Interests and Approach to Computer Vision

Vision touches on all areas of cognition and perception, and occupies a large part of our brain activities. Computer Vision studies the processing of images and thus, in its own way, addresses cognitive and perception issues such as stereovision . It is thought that Vision work by layers of processing, where early layer are general (bottom up) and increase redudancy by adding more representations of the image, thus increasing the storage. Later layers are more task dependent, or model dependent, and remove information from previous layers that are not needed for such tasks (or models), while extracting task (or model) invariant information. These layers compress the information, by removing not needed data and grouping information into invariants. Thus, reducing the information progressively as one moves deeper in the layers.

My work revolves around concrete problems that moves towards this question. (While I will use the first person in describing my research, much of the work is collaborative, as detailed in the publications .)

Skeletons is in Progress. When studying the phenomena of Illusory Contours (Surfaces), I based my formulation on constructing piecewise smooth surfaces, where the discontinuities give rise to the illusory contours (it is known in psychology that all illusory contours are perceived as surface depth boundaries.)I formulated Stereo Matching as the problem of seeking surfaces from a pair of images (left and right); special attention was given to occlusions and discontinuities of these surfaces. I have understood precisely how to relate occlusions to discontinuities in a computational framework.
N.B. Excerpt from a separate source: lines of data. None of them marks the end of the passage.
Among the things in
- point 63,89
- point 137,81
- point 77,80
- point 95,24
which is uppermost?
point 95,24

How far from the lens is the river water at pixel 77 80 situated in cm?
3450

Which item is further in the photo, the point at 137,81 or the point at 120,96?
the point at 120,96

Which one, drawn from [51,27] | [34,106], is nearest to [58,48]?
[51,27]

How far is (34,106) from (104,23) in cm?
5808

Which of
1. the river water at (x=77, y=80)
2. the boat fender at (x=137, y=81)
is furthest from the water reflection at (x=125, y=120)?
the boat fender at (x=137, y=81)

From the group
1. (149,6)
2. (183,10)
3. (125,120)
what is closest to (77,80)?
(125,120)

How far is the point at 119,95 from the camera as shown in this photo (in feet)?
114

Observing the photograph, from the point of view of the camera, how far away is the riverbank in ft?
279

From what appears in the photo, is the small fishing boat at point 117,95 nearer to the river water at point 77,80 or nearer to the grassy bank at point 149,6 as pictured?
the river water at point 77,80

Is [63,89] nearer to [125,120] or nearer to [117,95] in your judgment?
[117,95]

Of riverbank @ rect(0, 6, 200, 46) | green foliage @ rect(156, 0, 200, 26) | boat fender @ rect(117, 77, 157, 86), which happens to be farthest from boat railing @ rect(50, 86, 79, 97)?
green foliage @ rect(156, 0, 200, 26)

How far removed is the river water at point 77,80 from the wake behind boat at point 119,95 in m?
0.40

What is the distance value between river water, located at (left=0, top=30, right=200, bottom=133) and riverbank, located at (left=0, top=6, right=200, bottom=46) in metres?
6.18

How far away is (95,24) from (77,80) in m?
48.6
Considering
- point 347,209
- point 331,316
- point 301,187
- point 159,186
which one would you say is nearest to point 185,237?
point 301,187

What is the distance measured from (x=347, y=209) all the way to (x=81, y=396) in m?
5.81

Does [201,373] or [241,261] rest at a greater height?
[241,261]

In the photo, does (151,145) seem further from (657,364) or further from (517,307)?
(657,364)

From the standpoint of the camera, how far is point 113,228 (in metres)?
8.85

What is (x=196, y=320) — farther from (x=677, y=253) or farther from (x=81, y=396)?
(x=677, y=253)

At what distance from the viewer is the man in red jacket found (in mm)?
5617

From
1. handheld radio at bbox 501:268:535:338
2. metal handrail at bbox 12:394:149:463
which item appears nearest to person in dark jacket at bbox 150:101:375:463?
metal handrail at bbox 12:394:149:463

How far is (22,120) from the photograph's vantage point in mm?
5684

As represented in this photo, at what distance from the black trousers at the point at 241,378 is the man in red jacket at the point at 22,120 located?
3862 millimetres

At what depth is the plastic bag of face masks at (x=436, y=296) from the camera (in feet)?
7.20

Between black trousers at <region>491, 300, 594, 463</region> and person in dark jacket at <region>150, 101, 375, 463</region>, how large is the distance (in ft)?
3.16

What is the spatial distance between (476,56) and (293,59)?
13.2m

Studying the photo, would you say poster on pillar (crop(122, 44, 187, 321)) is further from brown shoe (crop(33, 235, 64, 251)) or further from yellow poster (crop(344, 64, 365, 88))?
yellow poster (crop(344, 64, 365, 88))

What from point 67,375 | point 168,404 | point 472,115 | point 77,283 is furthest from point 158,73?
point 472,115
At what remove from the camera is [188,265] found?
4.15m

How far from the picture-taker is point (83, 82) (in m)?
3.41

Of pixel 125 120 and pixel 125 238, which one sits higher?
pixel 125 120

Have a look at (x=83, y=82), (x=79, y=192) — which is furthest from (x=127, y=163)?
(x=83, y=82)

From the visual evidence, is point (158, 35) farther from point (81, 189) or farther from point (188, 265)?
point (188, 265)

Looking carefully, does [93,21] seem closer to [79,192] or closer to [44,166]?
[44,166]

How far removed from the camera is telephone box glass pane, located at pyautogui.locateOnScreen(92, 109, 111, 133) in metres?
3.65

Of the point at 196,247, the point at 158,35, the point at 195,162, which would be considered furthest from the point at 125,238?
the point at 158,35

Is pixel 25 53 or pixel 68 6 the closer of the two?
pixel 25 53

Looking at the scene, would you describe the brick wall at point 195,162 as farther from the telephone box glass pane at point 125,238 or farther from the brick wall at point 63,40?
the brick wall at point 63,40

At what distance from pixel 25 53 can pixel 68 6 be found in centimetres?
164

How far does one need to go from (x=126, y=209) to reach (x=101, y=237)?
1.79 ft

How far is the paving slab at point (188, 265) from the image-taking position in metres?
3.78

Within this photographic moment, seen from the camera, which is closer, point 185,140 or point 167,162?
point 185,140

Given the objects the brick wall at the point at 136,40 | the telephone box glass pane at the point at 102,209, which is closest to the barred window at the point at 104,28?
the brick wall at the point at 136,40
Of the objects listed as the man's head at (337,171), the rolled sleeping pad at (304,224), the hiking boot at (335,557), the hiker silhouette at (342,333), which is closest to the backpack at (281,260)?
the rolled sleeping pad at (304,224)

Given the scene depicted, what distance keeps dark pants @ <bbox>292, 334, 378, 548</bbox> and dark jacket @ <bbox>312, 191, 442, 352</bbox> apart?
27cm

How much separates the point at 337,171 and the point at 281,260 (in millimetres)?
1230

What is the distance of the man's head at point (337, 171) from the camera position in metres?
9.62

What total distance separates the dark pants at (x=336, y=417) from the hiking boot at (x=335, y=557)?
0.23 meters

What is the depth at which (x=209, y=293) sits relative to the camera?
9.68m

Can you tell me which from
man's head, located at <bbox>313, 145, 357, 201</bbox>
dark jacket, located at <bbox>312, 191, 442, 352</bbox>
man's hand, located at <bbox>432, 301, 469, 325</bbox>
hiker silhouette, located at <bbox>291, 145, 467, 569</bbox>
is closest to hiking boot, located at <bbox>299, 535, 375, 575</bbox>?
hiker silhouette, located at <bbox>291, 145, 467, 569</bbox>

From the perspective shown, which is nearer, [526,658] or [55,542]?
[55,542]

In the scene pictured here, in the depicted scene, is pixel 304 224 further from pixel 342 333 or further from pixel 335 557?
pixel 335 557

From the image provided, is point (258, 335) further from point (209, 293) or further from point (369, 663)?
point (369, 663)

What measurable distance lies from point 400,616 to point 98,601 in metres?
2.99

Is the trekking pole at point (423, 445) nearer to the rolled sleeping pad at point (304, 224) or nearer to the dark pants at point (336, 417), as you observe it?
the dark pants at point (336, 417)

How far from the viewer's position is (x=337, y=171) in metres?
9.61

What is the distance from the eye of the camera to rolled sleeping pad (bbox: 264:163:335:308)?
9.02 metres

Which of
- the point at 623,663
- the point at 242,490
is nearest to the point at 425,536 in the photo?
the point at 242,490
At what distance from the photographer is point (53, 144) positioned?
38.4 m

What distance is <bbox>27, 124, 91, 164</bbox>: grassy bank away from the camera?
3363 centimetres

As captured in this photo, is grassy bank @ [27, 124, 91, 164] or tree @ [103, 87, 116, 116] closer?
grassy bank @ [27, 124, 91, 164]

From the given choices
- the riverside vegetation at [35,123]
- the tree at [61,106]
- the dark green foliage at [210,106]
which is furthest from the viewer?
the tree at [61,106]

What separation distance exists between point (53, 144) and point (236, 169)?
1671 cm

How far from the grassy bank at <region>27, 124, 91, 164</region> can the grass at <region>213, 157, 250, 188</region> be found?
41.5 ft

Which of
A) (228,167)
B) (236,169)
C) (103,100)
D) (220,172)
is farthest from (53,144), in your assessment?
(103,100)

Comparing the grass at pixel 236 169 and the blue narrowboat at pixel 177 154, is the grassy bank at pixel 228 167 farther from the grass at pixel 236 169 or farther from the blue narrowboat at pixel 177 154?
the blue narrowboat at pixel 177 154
In my formulation, the optimal matching is the one that yields the optimal surface. We have also studied the detection of Multi-Junctions , since image junctions (e.g., corners, T-junctions, X-junctions) provide important local information about surface occlusions and transparency.

Object shapes are a basic feature in the representation of models. Motivated to understand the top down process and its relation to the bottom up process, I have focused on the problem of recognizing articulated and occluded objects. The work aims at the question: How can a given shape contour model (say a contour of a frontal view of a person) be recognized in an image, when the instance of the model in the image has changed due to view variations, small deformations, articulations, and possibly partial occlusion? When seeking a representation for shapes I showed that energy functions could be applied to this problem domain. This is the first optimization method that computes what is essentially a symmetry axis representation. It minimizes a sum of local energies (based on pairing of the contour shape). It gives a stable solution not sensitive to small changes in the contour, since the energy potential can be crafted for such a goal. The algorithm, which gives guaranteed global optimization in polynomial time, outputs a tree representation of shapes, where edges between nodes represent parts of the object shape. We have also adapted a snake model (for computing contour boundaries) to a Markov Random Field formulation suitable for the use of efficient algorithms. Our recent work has sought to combine these two models ("snake" and "shape") so as to detect a contour that simultaneously matches the tree representation of a task shape. A formulation based on simply summing cost functions is possible, but entails a significant computational burden. We are investigating better ways to combine these models.

Methodologically, I have long been interested in obtaining global characteristics based on the accumulation of local features. It was then natural to first adopt, and subsequently create, Markov Random Field models (MRFs) of surfaces with occlusions and discontinuities. These models support an optimization framework that searches for a global minimum derived by local computations, e.g., dynamic programming, shortest path algorithms, maximum flow algorithms, other graph techniques, and statistical (physics) techniques such as mean field and EM algorithms. In sum, I am seeking representations that are global and delineated by the accumulation of local features. Methods that are global but not based on local structures have difficulties with discontinuities, occlusions and articulations and methods that are local but not global can be led astray trivially.

There are numerous applications related to these questions in the areas of security, medical imaging, and entertainment. I have been interested in applying and testing these ideas on realistic problem applications. At Siemens Corporate Research I developed a snake model, which uses dynamic programming, to detect the left ventricle of the heart from a spatial-temporal sequence of MRI images. The algorithm provides important wall strength information of the left ventricle. The software is a component of Siemens current MRI machines. Presently, I am exploring applications of image registration in medicine.

Teaching is an exciting and important part of my research program. For I believe the field of Vision draws together several important themes in computer science. It touches on deep scientific questions about how our mind works and the essence of computing. It has a great engineering component, capable of building real systems that are cool and of great impact to society. It has one drawback; the discipline is still in its infancy. Thus, it requires elaboration and updating to construct appropriate courses for new students of the field. I am committed to foster the development of the field through teaching and advising students.